§ Hasil yang Diminta
Kutip tanpa perubahan bagian segmen dokumen tentang film Blue Velvet, mulai dari "Awalnya film ini" dan berlanjut hingga "Blue Velvet (1986)".

§ Segmen Dokumen
Awalnya film ini mendapat kritikan negatif tentang adegan kekerasan dan sexsual, namun seiring berjalanya waktu, film ini terpilih menjadi salah satu film psikologis terbaik.
Film
: Blue Velvet (1986)
Merupakan film noir misteri psikologis yang ditulis dan
disutradarai oleh David Lynch. Sebenarnya skenario dari film ini telah di buat
dan beredar pada tahun 1970-an, namun saat di ajukan menjadi sebuah film banyak
studio besar menolaknya karena konten seksual dan kekerasannya yang kuat.
setelah perjuangan dan kegagalannya tersebut, akhirnya
sang Sutradara memutuskan untuk mengembangkan film ini dan di hendel secara
pribadi, setelah menjadi beberapa scene dalam film pendek, diawal promosinya
ada pihak studio Italia yang setuju untuk membiayai dan memproduksi film
tersebut.

§ Data Tersimpan
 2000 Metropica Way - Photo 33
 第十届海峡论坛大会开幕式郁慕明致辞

* * *

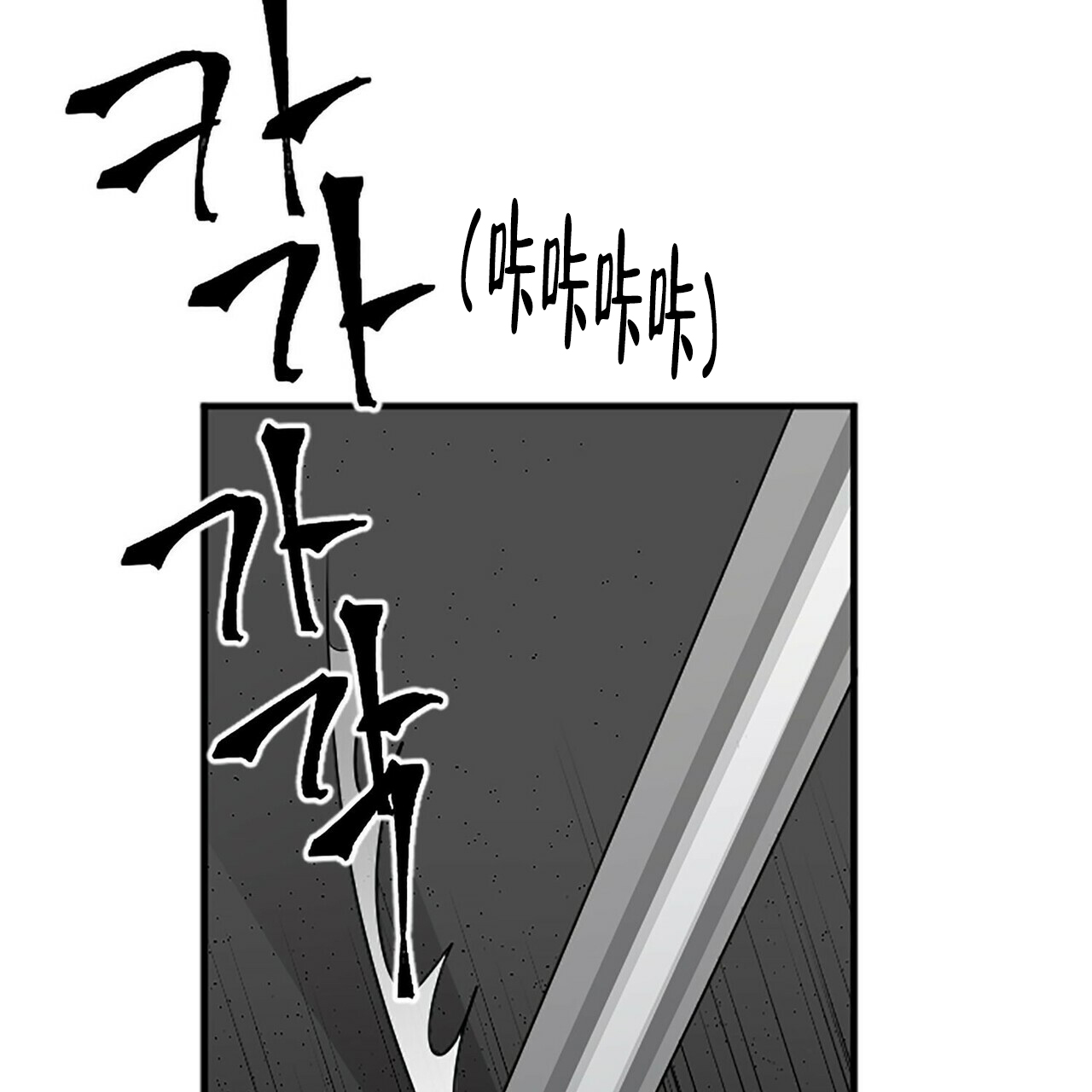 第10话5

--

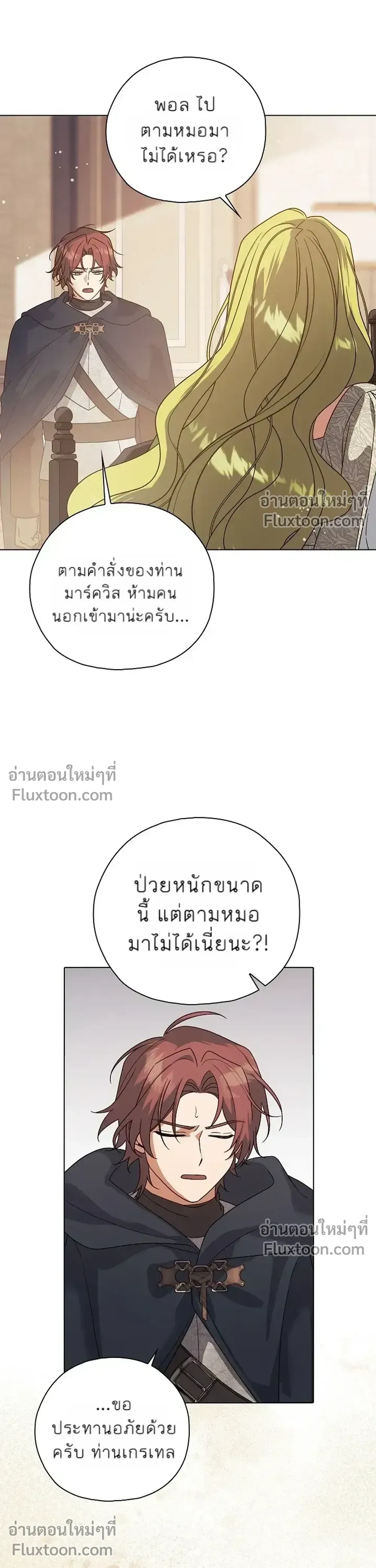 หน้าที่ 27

§ Keluaran
Awalnya film ini mendapat kritikan negatif tentang adegan kekerasan dan sexsual, namun seiring berjalanya waktu, film ini terpilih menjadi salah satu film psikologis terbaik.
Film
: Blue Velvet (1986)